Supposed witch (1605-1692?). Like many women accused during the witch trials in New England, Keziah Mason was an elderly woman who lived alone and had eccentric habits. She had never married, refused to attend the local church, threw rocks at children who came near her home, and had been suspected for years of setting fires in the fields of local farmers who displeased her.

However, unlike other accused women, Mason is considered by history to be a truly malign person. There was strong circumstantial evidence that she had murdered several children who had made pests of themselves. Two had thrown rocks through her windows and vanished less than two weeks later. Another made up insulting songs about her and was found stabbed to death in her bed just two nights later. A fourth drew chalk caricatures of her on the walls of buildings near her house. He vanished before the week was over and wasn't found for over five months. He was discovered in a field outside of Arkham, Massachusetts, that was owned by Mason. The boy had been decapitated and dismembered. His limbs and torso were arranged in a five-sided pentagon, with his head in the middle.

Mason was accused of witchcraft in the early summer of 1692. Unlike other witches, she confessed happily and without torture, bragging that Satan had given her a new name, Nahab, taken her to evil rituals in Boston, France, England, Spain, Africa, China, and a country called Leng, and helped her defile churches, corrupt maidens, and infect dozens of people with consumption, or tuberculosis.
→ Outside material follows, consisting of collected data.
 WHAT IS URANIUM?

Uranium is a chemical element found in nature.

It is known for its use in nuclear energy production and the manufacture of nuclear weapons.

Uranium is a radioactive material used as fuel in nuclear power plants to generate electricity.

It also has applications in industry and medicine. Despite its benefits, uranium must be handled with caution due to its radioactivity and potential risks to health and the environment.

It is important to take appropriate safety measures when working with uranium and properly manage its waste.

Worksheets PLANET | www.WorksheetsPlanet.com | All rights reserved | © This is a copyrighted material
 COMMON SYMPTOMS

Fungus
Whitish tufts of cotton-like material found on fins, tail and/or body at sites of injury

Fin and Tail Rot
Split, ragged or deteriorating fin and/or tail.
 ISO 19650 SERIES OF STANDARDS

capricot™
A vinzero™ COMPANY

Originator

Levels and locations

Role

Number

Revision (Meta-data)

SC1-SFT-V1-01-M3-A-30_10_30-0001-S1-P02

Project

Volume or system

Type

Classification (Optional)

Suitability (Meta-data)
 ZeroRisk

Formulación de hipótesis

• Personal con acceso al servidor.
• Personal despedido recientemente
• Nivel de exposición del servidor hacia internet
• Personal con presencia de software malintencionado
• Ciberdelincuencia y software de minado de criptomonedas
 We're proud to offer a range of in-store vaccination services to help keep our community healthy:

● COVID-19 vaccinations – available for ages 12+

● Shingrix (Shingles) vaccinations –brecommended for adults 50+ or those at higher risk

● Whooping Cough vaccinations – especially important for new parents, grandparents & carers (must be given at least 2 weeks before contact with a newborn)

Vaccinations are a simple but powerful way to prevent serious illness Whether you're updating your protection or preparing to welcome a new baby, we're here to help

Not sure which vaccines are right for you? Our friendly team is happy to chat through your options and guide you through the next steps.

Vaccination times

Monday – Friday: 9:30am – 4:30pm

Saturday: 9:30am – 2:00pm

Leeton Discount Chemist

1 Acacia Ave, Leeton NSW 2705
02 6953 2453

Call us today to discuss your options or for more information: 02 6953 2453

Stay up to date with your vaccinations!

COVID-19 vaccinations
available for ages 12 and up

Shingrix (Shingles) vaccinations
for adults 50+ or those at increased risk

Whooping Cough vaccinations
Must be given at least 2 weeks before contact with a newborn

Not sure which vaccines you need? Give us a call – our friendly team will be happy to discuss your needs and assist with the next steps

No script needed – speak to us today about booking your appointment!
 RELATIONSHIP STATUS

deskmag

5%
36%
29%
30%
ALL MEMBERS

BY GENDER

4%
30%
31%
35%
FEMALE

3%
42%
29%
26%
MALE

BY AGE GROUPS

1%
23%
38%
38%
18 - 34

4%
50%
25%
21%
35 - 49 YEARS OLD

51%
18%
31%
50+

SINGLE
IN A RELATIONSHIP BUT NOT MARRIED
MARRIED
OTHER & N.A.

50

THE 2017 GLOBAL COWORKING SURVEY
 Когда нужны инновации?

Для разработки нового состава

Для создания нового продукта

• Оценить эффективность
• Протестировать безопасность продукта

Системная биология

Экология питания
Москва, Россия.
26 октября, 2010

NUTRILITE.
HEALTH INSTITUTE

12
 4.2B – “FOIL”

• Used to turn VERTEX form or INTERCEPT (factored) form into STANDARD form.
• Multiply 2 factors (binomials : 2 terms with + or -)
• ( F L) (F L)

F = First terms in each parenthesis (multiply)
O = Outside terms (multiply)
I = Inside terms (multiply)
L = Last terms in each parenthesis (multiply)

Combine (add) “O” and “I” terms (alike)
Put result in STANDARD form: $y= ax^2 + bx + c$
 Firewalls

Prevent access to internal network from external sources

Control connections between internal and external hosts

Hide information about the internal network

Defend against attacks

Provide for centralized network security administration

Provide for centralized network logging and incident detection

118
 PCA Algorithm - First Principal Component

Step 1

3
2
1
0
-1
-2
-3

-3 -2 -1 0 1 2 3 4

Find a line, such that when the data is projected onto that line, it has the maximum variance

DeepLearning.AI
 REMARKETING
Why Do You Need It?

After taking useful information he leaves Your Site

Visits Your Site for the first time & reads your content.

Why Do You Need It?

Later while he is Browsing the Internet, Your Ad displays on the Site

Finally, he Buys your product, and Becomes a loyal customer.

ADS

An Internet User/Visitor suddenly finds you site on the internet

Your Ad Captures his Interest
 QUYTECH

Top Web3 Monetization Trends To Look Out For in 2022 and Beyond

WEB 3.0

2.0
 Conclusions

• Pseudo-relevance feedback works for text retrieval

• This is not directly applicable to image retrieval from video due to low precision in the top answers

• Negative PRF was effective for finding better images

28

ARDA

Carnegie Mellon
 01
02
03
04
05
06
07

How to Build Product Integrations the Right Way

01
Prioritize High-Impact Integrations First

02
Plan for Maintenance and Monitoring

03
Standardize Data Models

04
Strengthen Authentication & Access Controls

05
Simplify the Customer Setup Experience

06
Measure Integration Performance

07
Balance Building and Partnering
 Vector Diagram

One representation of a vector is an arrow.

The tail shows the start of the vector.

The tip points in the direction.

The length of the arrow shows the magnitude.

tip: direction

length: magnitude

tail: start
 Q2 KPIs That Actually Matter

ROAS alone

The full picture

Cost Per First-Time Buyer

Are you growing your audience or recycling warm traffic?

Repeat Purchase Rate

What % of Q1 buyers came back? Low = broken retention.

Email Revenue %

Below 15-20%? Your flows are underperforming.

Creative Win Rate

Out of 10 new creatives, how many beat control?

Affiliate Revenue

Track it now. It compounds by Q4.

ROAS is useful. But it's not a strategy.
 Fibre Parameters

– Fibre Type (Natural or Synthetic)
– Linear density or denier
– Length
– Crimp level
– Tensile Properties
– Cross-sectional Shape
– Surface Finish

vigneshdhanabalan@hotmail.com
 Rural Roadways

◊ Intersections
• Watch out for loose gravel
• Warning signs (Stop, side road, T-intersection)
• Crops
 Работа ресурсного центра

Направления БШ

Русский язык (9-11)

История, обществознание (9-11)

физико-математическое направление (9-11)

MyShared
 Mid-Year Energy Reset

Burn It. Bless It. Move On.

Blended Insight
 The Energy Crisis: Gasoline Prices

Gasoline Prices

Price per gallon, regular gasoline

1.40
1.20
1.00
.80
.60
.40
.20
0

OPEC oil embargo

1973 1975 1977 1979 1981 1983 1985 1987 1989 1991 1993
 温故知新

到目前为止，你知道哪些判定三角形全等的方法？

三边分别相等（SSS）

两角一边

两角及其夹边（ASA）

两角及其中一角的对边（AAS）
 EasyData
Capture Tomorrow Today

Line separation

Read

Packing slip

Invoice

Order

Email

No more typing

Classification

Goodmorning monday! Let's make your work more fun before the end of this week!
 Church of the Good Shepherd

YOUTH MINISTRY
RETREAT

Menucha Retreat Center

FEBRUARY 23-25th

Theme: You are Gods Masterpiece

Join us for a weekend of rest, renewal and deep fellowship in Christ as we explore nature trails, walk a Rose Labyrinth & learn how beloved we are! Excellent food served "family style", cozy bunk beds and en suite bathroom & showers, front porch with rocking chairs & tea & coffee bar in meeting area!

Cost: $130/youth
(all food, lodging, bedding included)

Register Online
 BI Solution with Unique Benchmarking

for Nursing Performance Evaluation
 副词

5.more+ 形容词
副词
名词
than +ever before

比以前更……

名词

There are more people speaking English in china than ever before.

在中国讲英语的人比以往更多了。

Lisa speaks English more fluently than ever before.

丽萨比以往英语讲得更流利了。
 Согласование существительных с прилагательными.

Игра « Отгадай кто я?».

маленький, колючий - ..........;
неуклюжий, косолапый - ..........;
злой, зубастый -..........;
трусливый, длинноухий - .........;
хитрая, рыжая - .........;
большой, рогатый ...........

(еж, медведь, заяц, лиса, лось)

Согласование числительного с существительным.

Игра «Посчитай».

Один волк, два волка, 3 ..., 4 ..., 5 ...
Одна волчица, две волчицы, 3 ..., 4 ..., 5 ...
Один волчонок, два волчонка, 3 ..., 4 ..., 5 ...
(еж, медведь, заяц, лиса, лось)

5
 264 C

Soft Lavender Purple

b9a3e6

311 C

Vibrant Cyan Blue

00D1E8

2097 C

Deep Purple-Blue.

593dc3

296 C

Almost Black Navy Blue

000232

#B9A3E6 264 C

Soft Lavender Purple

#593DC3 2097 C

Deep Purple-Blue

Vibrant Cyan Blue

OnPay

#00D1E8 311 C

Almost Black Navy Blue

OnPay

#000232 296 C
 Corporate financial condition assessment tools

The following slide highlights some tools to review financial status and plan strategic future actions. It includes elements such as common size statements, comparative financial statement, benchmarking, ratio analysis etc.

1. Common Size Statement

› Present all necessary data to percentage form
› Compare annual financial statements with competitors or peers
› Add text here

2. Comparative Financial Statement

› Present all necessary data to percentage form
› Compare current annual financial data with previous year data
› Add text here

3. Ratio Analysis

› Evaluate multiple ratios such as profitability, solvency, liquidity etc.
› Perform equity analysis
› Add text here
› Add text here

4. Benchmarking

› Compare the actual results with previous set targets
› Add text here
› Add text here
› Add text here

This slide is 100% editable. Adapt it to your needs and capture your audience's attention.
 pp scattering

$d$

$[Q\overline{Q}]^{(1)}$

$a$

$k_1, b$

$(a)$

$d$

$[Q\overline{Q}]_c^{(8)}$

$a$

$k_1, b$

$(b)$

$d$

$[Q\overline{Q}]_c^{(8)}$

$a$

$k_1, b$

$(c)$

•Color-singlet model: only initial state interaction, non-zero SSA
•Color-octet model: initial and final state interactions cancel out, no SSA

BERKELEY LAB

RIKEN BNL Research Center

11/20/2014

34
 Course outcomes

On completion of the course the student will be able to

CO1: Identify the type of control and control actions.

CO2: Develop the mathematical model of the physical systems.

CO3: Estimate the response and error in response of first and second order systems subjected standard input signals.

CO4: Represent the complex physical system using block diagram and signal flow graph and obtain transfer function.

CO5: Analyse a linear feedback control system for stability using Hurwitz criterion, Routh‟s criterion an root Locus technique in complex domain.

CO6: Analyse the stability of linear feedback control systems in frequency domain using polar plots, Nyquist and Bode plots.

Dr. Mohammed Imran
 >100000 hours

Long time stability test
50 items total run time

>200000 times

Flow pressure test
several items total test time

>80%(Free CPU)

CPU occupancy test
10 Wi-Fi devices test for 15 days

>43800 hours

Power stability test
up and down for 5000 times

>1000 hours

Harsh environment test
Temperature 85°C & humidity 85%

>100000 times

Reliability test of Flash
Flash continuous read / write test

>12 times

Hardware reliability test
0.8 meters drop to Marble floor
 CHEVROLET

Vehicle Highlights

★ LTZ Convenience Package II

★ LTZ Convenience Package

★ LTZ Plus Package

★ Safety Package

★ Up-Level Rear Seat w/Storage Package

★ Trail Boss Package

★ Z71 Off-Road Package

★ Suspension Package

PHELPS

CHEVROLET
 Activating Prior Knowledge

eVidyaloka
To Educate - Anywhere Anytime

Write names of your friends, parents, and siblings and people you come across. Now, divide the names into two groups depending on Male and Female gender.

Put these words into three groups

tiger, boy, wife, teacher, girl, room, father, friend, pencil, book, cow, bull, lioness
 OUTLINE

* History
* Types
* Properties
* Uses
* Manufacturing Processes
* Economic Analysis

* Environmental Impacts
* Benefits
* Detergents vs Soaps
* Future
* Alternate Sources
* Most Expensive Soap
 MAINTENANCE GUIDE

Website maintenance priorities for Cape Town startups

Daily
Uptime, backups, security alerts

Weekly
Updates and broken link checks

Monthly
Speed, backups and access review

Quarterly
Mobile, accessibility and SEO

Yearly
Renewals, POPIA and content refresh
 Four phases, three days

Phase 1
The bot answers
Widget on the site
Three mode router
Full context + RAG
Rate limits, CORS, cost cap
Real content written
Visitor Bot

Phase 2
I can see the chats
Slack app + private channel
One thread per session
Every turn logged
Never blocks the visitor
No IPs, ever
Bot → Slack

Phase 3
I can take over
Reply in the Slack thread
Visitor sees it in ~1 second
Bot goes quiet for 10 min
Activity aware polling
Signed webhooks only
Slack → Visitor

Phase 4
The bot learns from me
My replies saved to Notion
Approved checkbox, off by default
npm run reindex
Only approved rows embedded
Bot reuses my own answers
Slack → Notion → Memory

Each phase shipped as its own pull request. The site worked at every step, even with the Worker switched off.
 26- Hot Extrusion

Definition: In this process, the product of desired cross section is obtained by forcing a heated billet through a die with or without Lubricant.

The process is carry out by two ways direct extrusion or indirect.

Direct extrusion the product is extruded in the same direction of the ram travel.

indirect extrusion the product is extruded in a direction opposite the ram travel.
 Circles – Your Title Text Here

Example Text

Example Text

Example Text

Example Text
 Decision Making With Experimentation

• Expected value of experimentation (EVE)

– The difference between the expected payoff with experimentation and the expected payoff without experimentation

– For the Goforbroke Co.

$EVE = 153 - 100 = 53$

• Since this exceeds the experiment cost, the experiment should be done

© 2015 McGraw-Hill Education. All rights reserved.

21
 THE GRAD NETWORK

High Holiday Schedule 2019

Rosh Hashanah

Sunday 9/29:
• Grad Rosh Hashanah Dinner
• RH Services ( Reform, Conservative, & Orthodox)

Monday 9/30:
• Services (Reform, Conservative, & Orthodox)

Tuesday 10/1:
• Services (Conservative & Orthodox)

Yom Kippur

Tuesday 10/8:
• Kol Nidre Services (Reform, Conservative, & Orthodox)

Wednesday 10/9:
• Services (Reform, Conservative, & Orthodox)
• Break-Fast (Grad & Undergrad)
She claimed that the Devil (whom she insisted on calling the Black Man in the Woods) had taught her how to travel great distances by drawing certain combinations of lines and angles and that he had given her a special familiar -- a rat with a human face, which she named Brown Jenkin.

Mason was, obviously, convicted and condemned to death, but she somehow managed to escape from her cell, leaving nothing behind but a few mysterious lines and angles drawn on the wall of her cell. She was never re-captured.

Sightings of Keziah Mason and Brown Jenkin persist to the present day. She has been blamed for almost a dozen deaths since the 1700s.